Fissati questi paletti teorici l’Autore si sofferma sui limiti della sinistra sostenitrice del sistema neoliberale, il ’68 venuta meno l’ipotesi di alleanza fra operai e studenti divenne una critica al potere, anche quello socialista, e con lo slogan ‘il pubblico e privato’ si è aperta la strada all’ingresso del tempo di lavoro nella vita privata. Anche il femminismo ha perso la sua carica di critica al patriarcato e al capitalismo per diventare una rivendicazione di posti per poche fortunate, che non hanno problemi o remore morali nello sfruttare altre donne. Assieme al femminismo tutto l’armamentario della sinistra attuale viene sottoposto a critica feroce da parte dell’Autore, dalla retorica sui ‘beni comuni’ all’ambientalismo per arrivare al politicamente corretto che ‘ha attecchito perché collima con le esigenze di una élite globalista che, per consolidare la propria egemonia, deve alimentare un immaginario multiculturale e transnazionale’ [pag. 222].

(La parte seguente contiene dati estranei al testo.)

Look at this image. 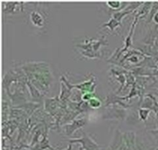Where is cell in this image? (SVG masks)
Listing matches in <instances>:
<instances>
[{"label": "cell", "instance_id": "1", "mask_svg": "<svg viewBox=\"0 0 158 150\" xmlns=\"http://www.w3.org/2000/svg\"><path fill=\"white\" fill-rule=\"evenodd\" d=\"M143 140L134 132H123L116 129L107 150H144Z\"/></svg>", "mask_w": 158, "mask_h": 150}, {"label": "cell", "instance_id": "2", "mask_svg": "<svg viewBox=\"0 0 158 150\" xmlns=\"http://www.w3.org/2000/svg\"><path fill=\"white\" fill-rule=\"evenodd\" d=\"M71 144L73 143H80L81 147L80 150H100L103 149V146L97 144L91 136L86 134L84 131H83V137L80 139H73V140H68Z\"/></svg>", "mask_w": 158, "mask_h": 150}, {"label": "cell", "instance_id": "3", "mask_svg": "<svg viewBox=\"0 0 158 150\" xmlns=\"http://www.w3.org/2000/svg\"><path fill=\"white\" fill-rule=\"evenodd\" d=\"M41 8L35 9L29 14V20L32 26L38 29H43L47 24V16Z\"/></svg>", "mask_w": 158, "mask_h": 150}, {"label": "cell", "instance_id": "4", "mask_svg": "<svg viewBox=\"0 0 158 150\" xmlns=\"http://www.w3.org/2000/svg\"><path fill=\"white\" fill-rule=\"evenodd\" d=\"M127 116V112L124 109H116V108H110L103 114V120H123Z\"/></svg>", "mask_w": 158, "mask_h": 150}, {"label": "cell", "instance_id": "5", "mask_svg": "<svg viewBox=\"0 0 158 150\" xmlns=\"http://www.w3.org/2000/svg\"><path fill=\"white\" fill-rule=\"evenodd\" d=\"M86 124V121L85 119H81L79 120H74L71 124L66 125L63 127L64 132L66 136H70L73 134V132L78 129H80L81 127L84 126Z\"/></svg>", "mask_w": 158, "mask_h": 150}, {"label": "cell", "instance_id": "6", "mask_svg": "<svg viewBox=\"0 0 158 150\" xmlns=\"http://www.w3.org/2000/svg\"><path fill=\"white\" fill-rule=\"evenodd\" d=\"M120 26H121V22L117 21V20L115 19V18H112L107 23L103 24V26H102V27H108L110 29V30H111L113 32V31L115 30V29Z\"/></svg>", "mask_w": 158, "mask_h": 150}, {"label": "cell", "instance_id": "7", "mask_svg": "<svg viewBox=\"0 0 158 150\" xmlns=\"http://www.w3.org/2000/svg\"><path fill=\"white\" fill-rule=\"evenodd\" d=\"M123 3L122 2L120 1H108L106 2V4L107 6L113 10H115L117 12H120V9H121V6Z\"/></svg>", "mask_w": 158, "mask_h": 150}, {"label": "cell", "instance_id": "8", "mask_svg": "<svg viewBox=\"0 0 158 150\" xmlns=\"http://www.w3.org/2000/svg\"><path fill=\"white\" fill-rule=\"evenodd\" d=\"M88 104H89V106H90L91 108H93V109H98V108H100V106H101L102 102L100 101L98 98L94 96V98H92L89 102H88Z\"/></svg>", "mask_w": 158, "mask_h": 150}, {"label": "cell", "instance_id": "9", "mask_svg": "<svg viewBox=\"0 0 158 150\" xmlns=\"http://www.w3.org/2000/svg\"><path fill=\"white\" fill-rule=\"evenodd\" d=\"M151 110L148 109H139V116H140V118L143 120L144 123L147 122V119H148V114L150 113Z\"/></svg>", "mask_w": 158, "mask_h": 150}, {"label": "cell", "instance_id": "10", "mask_svg": "<svg viewBox=\"0 0 158 150\" xmlns=\"http://www.w3.org/2000/svg\"><path fill=\"white\" fill-rule=\"evenodd\" d=\"M28 86H29V89H31V92H32V95L33 98H35L36 99V100H39L40 98H41V95H40V92L39 91H37V89H35V87H34L32 85H31L30 83H28Z\"/></svg>", "mask_w": 158, "mask_h": 150}, {"label": "cell", "instance_id": "11", "mask_svg": "<svg viewBox=\"0 0 158 150\" xmlns=\"http://www.w3.org/2000/svg\"><path fill=\"white\" fill-rule=\"evenodd\" d=\"M149 132L151 134H152V135L155 137V139L157 140V146H158V129H155V130L149 131Z\"/></svg>", "mask_w": 158, "mask_h": 150}, {"label": "cell", "instance_id": "12", "mask_svg": "<svg viewBox=\"0 0 158 150\" xmlns=\"http://www.w3.org/2000/svg\"><path fill=\"white\" fill-rule=\"evenodd\" d=\"M153 20L154 21V22L156 23V24H158V12H157V13L154 15V18H153Z\"/></svg>", "mask_w": 158, "mask_h": 150}, {"label": "cell", "instance_id": "13", "mask_svg": "<svg viewBox=\"0 0 158 150\" xmlns=\"http://www.w3.org/2000/svg\"><path fill=\"white\" fill-rule=\"evenodd\" d=\"M72 148H73V144H71V143H70V144L69 145V147H68L66 150H72ZM49 149H50V150H56L55 149H53V148H52V146H51V147L49 148Z\"/></svg>", "mask_w": 158, "mask_h": 150}, {"label": "cell", "instance_id": "14", "mask_svg": "<svg viewBox=\"0 0 158 150\" xmlns=\"http://www.w3.org/2000/svg\"><path fill=\"white\" fill-rule=\"evenodd\" d=\"M153 75H157V76H158V70L156 71L155 72H154V73H153Z\"/></svg>", "mask_w": 158, "mask_h": 150}, {"label": "cell", "instance_id": "15", "mask_svg": "<svg viewBox=\"0 0 158 150\" xmlns=\"http://www.w3.org/2000/svg\"><path fill=\"white\" fill-rule=\"evenodd\" d=\"M154 94H155V95H157V97H158V91H157V92H154Z\"/></svg>", "mask_w": 158, "mask_h": 150}, {"label": "cell", "instance_id": "16", "mask_svg": "<svg viewBox=\"0 0 158 150\" xmlns=\"http://www.w3.org/2000/svg\"><path fill=\"white\" fill-rule=\"evenodd\" d=\"M156 150H158V149H156Z\"/></svg>", "mask_w": 158, "mask_h": 150}]
</instances>
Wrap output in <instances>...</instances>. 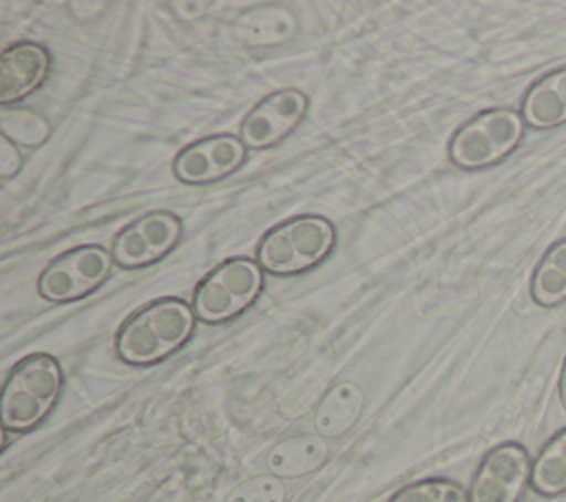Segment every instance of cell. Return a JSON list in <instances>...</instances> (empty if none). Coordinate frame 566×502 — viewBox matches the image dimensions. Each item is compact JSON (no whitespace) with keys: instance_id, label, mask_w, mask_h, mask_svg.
Listing matches in <instances>:
<instances>
[{"instance_id":"cell-1","label":"cell","mask_w":566,"mask_h":502,"mask_svg":"<svg viewBox=\"0 0 566 502\" xmlns=\"http://www.w3.org/2000/svg\"><path fill=\"white\" fill-rule=\"evenodd\" d=\"M195 310L179 296H161L135 310L115 334V354L133 367H148L181 349L195 332Z\"/></svg>"},{"instance_id":"cell-2","label":"cell","mask_w":566,"mask_h":502,"mask_svg":"<svg viewBox=\"0 0 566 502\" xmlns=\"http://www.w3.org/2000/svg\"><path fill=\"white\" fill-rule=\"evenodd\" d=\"M62 385V367L51 354L35 352L20 358L7 374L0 396L4 431L27 433L35 429L55 407Z\"/></svg>"},{"instance_id":"cell-3","label":"cell","mask_w":566,"mask_h":502,"mask_svg":"<svg viewBox=\"0 0 566 502\" xmlns=\"http://www.w3.org/2000/svg\"><path fill=\"white\" fill-rule=\"evenodd\" d=\"M336 245V228L321 215H296L272 226L256 245V263L274 276L310 272L329 257Z\"/></svg>"},{"instance_id":"cell-4","label":"cell","mask_w":566,"mask_h":502,"mask_svg":"<svg viewBox=\"0 0 566 502\" xmlns=\"http://www.w3.org/2000/svg\"><path fill=\"white\" fill-rule=\"evenodd\" d=\"M524 119L509 106L475 113L449 139V161L460 170H486L504 161L524 139Z\"/></svg>"},{"instance_id":"cell-5","label":"cell","mask_w":566,"mask_h":502,"mask_svg":"<svg viewBox=\"0 0 566 502\" xmlns=\"http://www.w3.org/2000/svg\"><path fill=\"white\" fill-rule=\"evenodd\" d=\"M263 290V268L250 257H230L214 265L192 292L197 321L221 325L241 316Z\"/></svg>"},{"instance_id":"cell-6","label":"cell","mask_w":566,"mask_h":502,"mask_svg":"<svg viewBox=\"0 0 566 502\" xmlns=\"http://www.w3.org/2000/svg\"><path fill=\"white\" fill-rule=\"evenodd\" d=\"M113 263L111 250L99 243L75 245L44 265L35 290L49 303L80 301L106 283Z\"/></svg>"},{"instance_id":"cell-7","label":"cell","mask_w":566,"mask_h":502,"mask_svg":"<svg viewBox=\"0 0 566 502\" xmlns=\"http://www.w3.org/2000/svg\"><path fill=\"white\" fill-rule=\"evenodd\" d=\"M184 223L170 210H150L126 223L111 241L113 261L124 270H139L161 261L181 241Z\"/></svg>"},{"instance_id":"cell-8","label":"cell","mask_w":566,"mask_h":502,"mask_svg":"<svg viewBox=\"0 0 566 502\" xmlns=\"http://www.w3.org/2000/svg\"><path fill=\"white\" fill-rule=\"evenodd\" d=\"M533 460L524 445L502 442L489 449L469 482V502H520L531 484Z\"/></svg>"},{"instance_id":"cell-9","label":"cell","mask_w":566,"mask_h":502,"mask_svg":"<svg viewBox=\"0 0 566 502\" xmlns=\"http://www.w3.org/2000/svg\"><path fill=\"white\" fill-rule=\"evenodd\" d=\"M310 100L298 88H279L261 97L241 119L239 137L248 150H265L283 142L307 115Z\"/></svg>"},{"instance_id":"cell-10","label":"cell","mask_w":566,"mask_h":502,"mask_svg":"<svg viewBox=\"0 0 566 502\" xmlns=\"http://www.w3.org/2000/svg\"><path fill=\"white\" fill-rule=\"evenodd\" d=\"M248 157L241 137L230 133L206 135L184 146L172 159V175L188 186H206L237 172Z\"/></svg>"},{"instance_id":"cell-11","label":"cell","mask_w":566,"mask_h":502,"mask_svg":"<svg viewBox=\"0 0 566 502\" xmlns=\"http://www.w3.org/2000/svg\"><path fill=\"white\" fill-rule=\"evenodd\" d=\"M51 71L46 46L20 40L9 44L0 55V104L11 106L40 88Z\"/></svg>"},{"instance_id":"cell-12","label":"cell","mask_w":566,"mask_h":502,"mask_svg":"<svg viewBox=\"0 0 566 502\" xmlns=\"http://www.w3.org/2000/svg\"><path fill=\"white\" fill-rule=\"evenodd\" d=\"M520 115L535 130L566 124V64L537 77L520 102Z\"/></svg>"},{"instance_id":"cell-13","label":"cell","mask_w":566,"mask_h":502,"mask_svg":"<svg viewBox=\"0 0 566 502\" xmlns=\"http://www.w3.org/2000/svg\"><path fill=\"white\" fill-rule=\"evenodd\" d=\"M296 29H298L296 15L283 4L250 7L241 11L230 27L232 35L241 44L254 46V49L283 44L296 33Z\"/></svg>"},{"instance_id":"cell-14","label":"cell","mask_w":566,"mask_h":502,"mask_svg":"<svg viewBox=\"0 0 566 502\" xmlns=\"http://www.w3.org/2000/svg\"><path fill=\"white\" fill-rule=\"evenodd\" d=\"M329 456L327 440L318 433H296L290 436L281 442H276L265 464L272 475L279 478H301L307 475L325 464Z\"/></svg>"},{"instance_id":"cell-15","label":"cell","mask_w":566,"mask_h":502,"mask_svg":"<svg viewBox=\"0 0 566 502\" xmlns=\"http://www.w3.org/2000/svg\"><path fill=\"white\" fill-rule=\"evenodd\" d=\"M365 407L363 389L352 380L332 385L314 411V429L323 438L345 436L360 418Z\"/></svg>"},{"instance_id":"cell-16","label":"cell","mask_w":566,"mask_h":502,"mask_svg":"<svg viewBox=\"0 0 566 502\" xmlns=\"http://www.w3.org/2000/svg\"><path fill=\"white\" fill-rule=\"evenodd\" d=\"M528 292L533 303L544 310L566 303V239L546 248L533 270Z\"/></svg>"},{"instance_id":"cell-17","label":"cell","mask_w":566,"mask_h":502,"mask_svg":"<svg viewBox=\"0 0 566 502\" xmlns=\"http://www.w3.org/2000/svg\"><path fill=\"white\" fill-rule=\"evenodd\" d=\"M531 487L542 498L566 493V427L551 436L531 467Z\"/></svg>"},{"instance_id":"cell-18","label":"cell","mask_w":566,"mask_h":502,"mask_svg":"<svg viewBox=\"0 0 566 502\" xmlns=\"http://www.w3.org/2000/svg\"><path fill=\"white\" fill-rule=\"evenodd\" d=\"M0 130L18 146H40L46 142L51 126L49 122L27 106H4L0 117Z\"/></svg>"},{"instance_id":"cell-19","label":"cell","mask_w":566,"mask_h":502,"mask_svg":"<svg viewBox=\"0 0 566 502\" xmlns=\"http://www.w3.org/2000/svg\"><path fill=\"white\" fill-rule=\"evenodd\" d=\"M389 502H469V491L449 478H424L398 489Z\"/></svg>"},{"instance_id":"cell-20","label":"cell","mask_w":566,"mask_h":502,"mask_svg":"<svg viewBox=\"0 0 566 502\" xmlns=\"http://www.w3.org/2000/svg\"><path fill=\"white\" fill-rule=\"evenodd\" d=\"M287 487L283 478L272 473H261L239 482L223 502H285Z\"/></svg>"},{"instance_id":"cell-21","label":"cell","mask_w":566,"mask_h":502,"mask_svg":"<svg viewBox=\"0 0 566 502\" xmlns=\"http://www.w3.org/2000/svg\"><path fill=\"white\" fill-rule=\"evenodd\" d=\"M22 161H24V157H22L18 144H13L9 137L0 135V177L11 179L13 175H18L22 168Z\"/></svg>"},{"instance_id":"cell-22","label":"cell","mask_w":566,"mask_h":502,"mask_svg":"<svg viewBox=\"0 0 566 502\" xmlns=\"http://www.w3.org/2000/svg\"><path fill=\"white\" fill-rule=\"evenodd\" d=\"M557 394H559V402L566 411V356L562 360V369H559V380H557Z\"/></svg>"}]
</instances>
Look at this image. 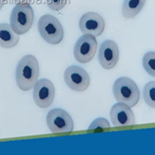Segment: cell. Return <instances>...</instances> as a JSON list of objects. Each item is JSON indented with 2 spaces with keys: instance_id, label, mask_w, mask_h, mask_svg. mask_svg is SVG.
<instances>
[{
  "instance_id": "obj_18",
  "label": "cell",
  "mask_w": 155,
  "mask_h": 155,
  "mask_svg": "<svg viewBox=\"0 0 155 155\" xmlns=\"http://www.w3.org/2000/svg\"><path fill=\"white\" fill-rule=\"evenodd\" d=\"M16 3H30L31 0H15Z\"/></svg>"
},
{
  "instance_id": "obj_12",
  "label": "cell",
  "mask_w": 155,
  "mask_h": 155,
  "mask_svg": "<svg viewBox=\"0 0 155 155\" xmlns=\"http://www.w3.org/2000/svg\"><path fill=\"white\" fill-rule=\"evenodd\" d=\"M19 42V34L12 30L11 25L0 24V47L4 49H11L17 46Z\"/></svg>"
},
{
  "instance_id": "obj_11",
  "label": "cell",
  "mask_w": 155,
  "mask_h": 155,
  "mask_svg": "<svg viewBox=\"0 0 155 155\" xmlns=\"http://www.w3.org/2000/svg\"><path fill=\"white\" fill-rule=\"evenodd\" d=\"M119 60V48L113 41H104L99 47L98 61L104 69H112Z\"/></svg>"
},
{
  "instance_id": "obj_6",
  "label": "cell",
  "mask_w": 155,
  "mask_h": 155,
  "mask_svg": "<svg viewBox=\"0 0 155 155\" xmlns=\"http://www.w3.org/2000/svg\"><path fill=\"white\" fill-rule=\"evenodd\" d=\"M97 51V41L95 37L90 34H84L74 45V58L80 63H87L93 59Z\"/></svg>"
},
{
  "instance_id": "obj_7",
  "label": "cell",
  "mask_w": 155,
  "mask_h": 155,
  "mask_svg": "<svg viewBox=\"0 0 155 155\" xmlns=\"http://www.w3.org/2000/svg\"><path fill=\"white\" fill-rule=\"evenodd\" d=\"M64 81L71 90L85 91L90 85V77L84 68L77 65L68 66L64 71Z\"/></svg>"
},
{
  "instance_id": "obj_14",
  "label": "cell",
  "mask_w": 155,
  "mask_h": 155,
  "mask_svg": "<svg viewBox=\"0 0 155 155\" xmlns=\"http://www.w3.org/2000/svg\"><path fill=\"white\" fill-rule=\"evenodd\" d=\"M143 97L144 101L147 104L154 109L155 107V84L154 81H151L149 83L146 84V86L144 87L143 91Z\"/></svg>"
},
{
  "instance_id": "obj_4",
  "label": "cell",
  "mask_w": 155,
  "mask_h": 155,
  "mask_svg": "<svg viewBox=\"0 0 155 155\" xmlns=\"http://www.w3.org/2000/svg\"><path fill=\"white\" fill-rule=\"evenodd\" d=\"M37 28L41 36L51 45H58L63 39V27L56 17L44 15L38 20Z\"/></svg>"
},
{
  "instance_id": "obj_15",
  "label": "cell",
  "mask_w": 155,
  "mask_h": 155,
  "mask_svg": "<svg viewBox=\"0 0 155 155\" xmlns=\"http://www.w3.org/2000/svg\"><path fill=\"white\" fill-rule=\"evenodd\" d=\"M143 66L151 77L155 76V54L153 51L147 52L143 57Z\"/></svg>"
},
{
  "instance_id": "obj_8",
  "label": "cell",
  "mask_w": 155,
  "mask_h": 155,
  "mask_svg": "<svg viewBox=\"0 0 155 155\" xmlns=\"http://www.w3.org/2000/svg\"><path fill=\"white\" fill-rule=\"evenodd\" d=\"M55 97V87L48 79H41L33 87V99L36 106L41 109L49 107Z\"/></svg>"
},
{
  "instance_id": "obj_17",
  "label": "cell",
  "mask_w": 155,
  "mask_h": 155,
  "mask_svg": "<svg viewBox=\"0 0 155 155\" xmlns=\"http://www.w3.org/2000/svg\"><path fill=\"white\" fill-rule=\"evenodd\" d=\"M66 3L67 0H47V4H48L49 8H51L52 11L55 12L62 9L66 5Z\"/></svg>"
},
{
  "instance_id": "obj_13",
  "label": "cell",
  "mask_w": 155,
  "mask_h": 155,
  "mask_svg": "<svg viewBox=\"0 0 155 155\" xmlns=\"http://www.w3.org/2000/svg\"><path fill=\"white\" fill-rule=\"evenodd\" d=\"M146 0H124L122 5V16L125 19H132L142 11Z\"/></svg>"
},
{
  "instance_id": "obj_2",
  "label": "cell",
  "mask_w": 155,
  "mask_h": 155,
  "mask_svg": "<svg viewBox=\"0 0 155 155\" xmlns=\"http://www.w3.org/2000/svg\"><path fill=\"white\" fill-rule=\"evenodd\" d=\"M113 93L117 101L123 102L130 107L136 106L141 97L137 85L127 77H121L115 81Z\"/></svg>"
},
{
  "instance_id": "obj_19",
  "label": "cell",
  "mask_w": 155,
  "mask_h": 155,
  "mask_svg": "<svg viewBox=\"0 0 155 155\" xmlns=\"http://www.w3.org/2000/svg\"><path fill=\"white\" fill-rule=\"evenodd\" d=\"M7 3V0H0V9Z\"/></svg>"
},
{
  "instance_id": "obj_16",
  "label": "cell",
  "mask_w": 155,
  "mask_h": 155,
  "mask_svg": "<svg viewBox=\"0 0 155 155\" xmlns=\"http://www.w3.org/2000/svg\"><path fill=\"white\" fill-rule=\"evenodd\" d=\"M110 123L107 119L104 118H97L89 125V130H98V129H106L110 128Z\"/></svg>"
},
{
  "instance_id": "obj_3",
  "label": "cell",
  "mask_w": 155,
  "mask_h": 155,
  "mask_svg": "<svg viewBox=\"0 0 155 155\" xmlns=\"http://www.w3.org/2000/svg\"><path fill=\"white\" fill-rule=\"evenodd\" d=\"M11 27L19 35L29 31L33 25L34 12L29 3H17L11 14Z\"/></svg>"
},
{
  "instance_id": "obj_5",
  "label": "cell",
  "mask_w": 155,
  "mask_h": 155,
  "mask_svg": "<svg viewBox=\"0 0 155 155\" xmlns=\"http://www.w3.org/2000/svg\"><path fill=\"white\" fill-rule=\"evenodd\" d=\"M47 124L53 134H67L74 130V120L62 109H53L47 115Z\"/></svg>"
},
{
  "instance_id": "obj_10",
  "label": "cell",
  "mask_w": 155,
  "mask_h": 155,
  "mask_svg": "<svg viewBox=\"0 0 155 155\" xmlns=\"http://www.w3.org/2000/svg\"><path fill=\"white\" fill-rule=\"evenodd\" d=\"M112 123L114 126H131L136 124V118L131 107L123 102L115 104L110 112Z\"/></svg>"
},
{
  "instance_id": "obj_1",
  "label": "cell",
  "mask_w": 155,
  "mask_h": 155,
  "mask_svg": "<svg viewBox=\"0 0 155 155\" xmlns=\"http://www.w3.org/2000/svg\"><path fill=\"white\" fill-rule=\"evenodd\" d=\"M39 74L38 61L33 55H25L16 69V82L22 91H29L34 87Z\"/></svg>"
},
{
  "instance_id": "obj_9",
  "label": "cell",
  "mask_w": 155,
  "mask_h": 155,
  "mask_svg": "<svg viewBox=\"0 0 155 155\" xmlns=\"http://www.w3.org/2000/svg\"><path fill=\"white\" fill-rule=\"evenodd\" d=\"M104 20L97 12H89L81 17L79 22V27L83 33L97 37L101 35L104 30Z\"/></svg>"
}]
</instances>
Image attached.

In conclusione questo primo volume, come chiarito dall’Autore nella prefazione, rappresenta la pars destruens il secondo che verrà edito a breve rappresenterà la pars costruens, dobbiamo sperare che quest’opera apra un profondo dibattito a sinistra e fra i comunisti, perché è solo dal confronto e anche dallo scontro, che può nascere una nuova prassi che rilanci la lotta in Italia.